In 2009, she was encouraged by her friend the Lebanese writer Choukri Anis Fakhory to take up acting. She appeared on the series 'Khatwat Hob' and 'Rijél Hassém' in 2009, and won her first 'Golden Murex Award' in 2010 for her performance in ‘Khatwat Hob’. She later appeared on several other television series including 'Ajial', 'Abwab Ghaym' and 'Dhikra'. Over recent years, Nadine has become an essential part of the competitive Ramadan show race, appearing in the popular shows created for post-iftar viewings, such as Al Hayba, Nos Youm, Samra and Cello.

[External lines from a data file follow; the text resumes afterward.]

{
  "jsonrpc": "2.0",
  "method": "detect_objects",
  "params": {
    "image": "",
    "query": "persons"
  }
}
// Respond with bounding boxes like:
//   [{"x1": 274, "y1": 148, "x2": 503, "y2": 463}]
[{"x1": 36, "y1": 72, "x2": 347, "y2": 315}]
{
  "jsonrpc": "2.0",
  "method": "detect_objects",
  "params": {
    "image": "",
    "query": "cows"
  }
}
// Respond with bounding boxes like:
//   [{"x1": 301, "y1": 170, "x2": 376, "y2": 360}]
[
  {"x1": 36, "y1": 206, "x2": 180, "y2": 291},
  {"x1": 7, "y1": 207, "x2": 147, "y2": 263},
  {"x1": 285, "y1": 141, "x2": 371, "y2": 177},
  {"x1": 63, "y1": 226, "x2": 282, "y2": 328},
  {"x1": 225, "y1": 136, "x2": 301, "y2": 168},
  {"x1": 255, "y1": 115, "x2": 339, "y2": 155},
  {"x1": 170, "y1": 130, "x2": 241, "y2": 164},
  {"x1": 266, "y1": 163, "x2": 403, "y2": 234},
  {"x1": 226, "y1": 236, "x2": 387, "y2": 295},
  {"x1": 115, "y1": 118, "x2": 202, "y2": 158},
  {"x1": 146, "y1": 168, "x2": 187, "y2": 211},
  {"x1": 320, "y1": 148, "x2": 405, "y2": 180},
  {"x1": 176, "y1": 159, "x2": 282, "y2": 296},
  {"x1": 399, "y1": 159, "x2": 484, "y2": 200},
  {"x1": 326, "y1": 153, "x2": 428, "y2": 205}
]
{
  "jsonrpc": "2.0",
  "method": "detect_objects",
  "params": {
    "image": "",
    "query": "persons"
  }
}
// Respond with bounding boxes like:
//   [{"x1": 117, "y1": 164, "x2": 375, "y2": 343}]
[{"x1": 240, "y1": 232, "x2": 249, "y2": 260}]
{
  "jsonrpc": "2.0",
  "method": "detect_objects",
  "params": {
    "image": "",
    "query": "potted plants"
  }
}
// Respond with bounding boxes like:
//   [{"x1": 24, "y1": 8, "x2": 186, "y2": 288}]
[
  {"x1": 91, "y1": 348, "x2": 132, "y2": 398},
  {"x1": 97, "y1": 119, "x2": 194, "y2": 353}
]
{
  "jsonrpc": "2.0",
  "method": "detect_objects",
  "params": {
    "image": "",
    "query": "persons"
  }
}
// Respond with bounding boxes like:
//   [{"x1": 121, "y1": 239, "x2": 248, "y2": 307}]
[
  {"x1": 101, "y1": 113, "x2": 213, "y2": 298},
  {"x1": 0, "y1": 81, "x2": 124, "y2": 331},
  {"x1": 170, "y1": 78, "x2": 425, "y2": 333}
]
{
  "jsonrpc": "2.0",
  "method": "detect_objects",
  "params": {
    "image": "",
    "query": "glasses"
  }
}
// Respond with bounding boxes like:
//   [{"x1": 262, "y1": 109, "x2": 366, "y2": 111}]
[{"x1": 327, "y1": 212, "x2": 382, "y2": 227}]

The multi-talented star’s comments on her traditionalist views on gender equality caused a stir when a view of her discussing gender equality during a television interview in 2012 resurfaced in 2016. Answering questions on gender equality, she said, "I want women to stay women. If they equate me with a man, I’d feel like a man. I don’t want to. I want to stay a woman." Many interpreted her comments as against gender equality. In response to the backlash, Nadine said that her comments were deliberately taken out of context. Earlier this year, Nadine spoke to 'Harper’s Bazaar Arabia', where she clarified her position, "I defend equity not equality", she said, adding that "I see women being way more important than demanding gender equality." She thinks that the blind claim of equality is unhealthy, and that "Women should aspire to equity".
Nadine married civil engineer Hady Asmar on June 16, 2012, at a Domaine Du Comte in Daraaoun, Lebanon. The couple have two children, daughter Heaven and son Giovanni. She has volunteered as a first-aid worker in the Lebanese Red Crescent organization for several years.